You go into something like IVF with these blind goals, as I like to call them. Everyone has the same number one goal, to get pregnant. Then you set up these random pit stops along the way to kind of help you get through the journey - how many eggs you hope to develop during stims, the weight you hope to keep off, you will eat healthier, maybe you will cut out caffeine (I praise those who do because that was not happening!). Whether your goals are medically geared or a little more personal, we all start IVF with them. 

There is one goal that I was not expecting to struggle with once IVF became successful. I remember after every injection I could literally feel my ovaries grow and stretch. I would lay down and the weight of the eggs was almost too much to handle. I was in pain, I was waddling, I was carrying two softballs full of tiny walnuts around with me every single day. Yet, I prayed and prayed the pain continued because it meant I was making amazing progress. I wanted that number after egg retrieval to make my jaw drop, and it did. The 46 eggs that they collected from my, previously uncooperative, ovaries were 46 chances to create an embaby. If you have been following us then you know we decided to fertilize 24 of those eggs, which resulted in 9 embryos that made it to freeze. Obviously, Nick and I knew we did not want to have 9 kids someday, and we took into consideration that just because we transfer one does not mean it will stick. It did stick. Our little fighter stuck around, grew, and became this active healthy little love inside of me. 

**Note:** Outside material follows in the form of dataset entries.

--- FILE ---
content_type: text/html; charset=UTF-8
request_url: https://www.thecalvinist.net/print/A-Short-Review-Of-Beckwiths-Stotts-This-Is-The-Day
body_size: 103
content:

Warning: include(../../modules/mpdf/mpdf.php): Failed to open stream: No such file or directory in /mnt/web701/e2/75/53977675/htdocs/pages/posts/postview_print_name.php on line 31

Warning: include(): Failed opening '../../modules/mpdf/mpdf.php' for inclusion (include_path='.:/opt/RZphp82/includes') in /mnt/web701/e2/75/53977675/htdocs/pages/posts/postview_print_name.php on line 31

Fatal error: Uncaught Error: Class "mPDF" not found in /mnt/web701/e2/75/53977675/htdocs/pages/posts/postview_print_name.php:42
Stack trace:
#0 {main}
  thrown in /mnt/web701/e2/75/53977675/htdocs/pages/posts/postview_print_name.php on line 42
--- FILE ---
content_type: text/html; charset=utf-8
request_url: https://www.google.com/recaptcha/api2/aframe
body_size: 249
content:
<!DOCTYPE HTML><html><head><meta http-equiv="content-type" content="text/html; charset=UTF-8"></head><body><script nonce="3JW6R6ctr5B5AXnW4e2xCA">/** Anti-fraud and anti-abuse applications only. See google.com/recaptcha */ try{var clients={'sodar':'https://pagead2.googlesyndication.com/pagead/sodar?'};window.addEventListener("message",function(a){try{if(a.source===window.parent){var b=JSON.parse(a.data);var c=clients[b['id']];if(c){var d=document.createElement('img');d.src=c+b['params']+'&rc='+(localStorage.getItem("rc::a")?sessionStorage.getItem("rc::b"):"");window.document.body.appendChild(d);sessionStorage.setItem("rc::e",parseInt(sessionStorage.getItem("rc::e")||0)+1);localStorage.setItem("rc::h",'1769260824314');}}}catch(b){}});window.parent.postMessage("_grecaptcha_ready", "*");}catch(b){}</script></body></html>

What about the rest of the embryos? When does a life become a life worth saving? This is not a pro-life/pro-choice debate, I do not even think this is something people have ever in their life thought about - but why would they? I never expected to struggle with our decision to destroy our leftover embryos, but here I am 6 months blessed with my miracle and I a cannot let go of her siblings. Crazy, right? They are all simply a ball of cells, stored under liquid nitrogen at -321*F, nothing can happen - no biological or physiological activity can happen. They are frozen in time, created the same exact day as their sister yet will be born years apart. They have no heartbeat, no name, no knowledge of life, but they have genders. They have a purpose, they have fought, they are all our babies. So, tell me, how do I call my clinic years down the road and say "I am done having children now you can destroy the rest"? 

In 2006, there were an estimated 400,000 frozen embryos across the country. In 2017 the number rose to an estimated 1 million embryos. 8 of those I happily claim, 8 of those do not even know their fate yet and that is terrifying. What are my options? Donate them to someone who struggled as we did, and allow them Gods greatest treasure? Donate them to science, and give researches the ability to constantly learn and better the process? Destroy them, never knowing who they were if one of them could have been the next president or the cure to cancer? Keep them frozen. Keep them in their cold place, paying a storage fee yearly and knowing in the back of my mind that they are there. 

This is not something I put even an ounce of thought into until Dallas Rose moved inside me for the first time. When I realized that the tiny microscopic ball of cells that we created, became a person, became our person, I became torn. It is hard not to. 

So, here I am rubbing my belly, buying baby items, feeling her kick, laughing about the future with my amazing husband, and yet in the back of my mind in a dark small box is my other embryos and the unknown future of them that sits in the palm of my very shaky hands.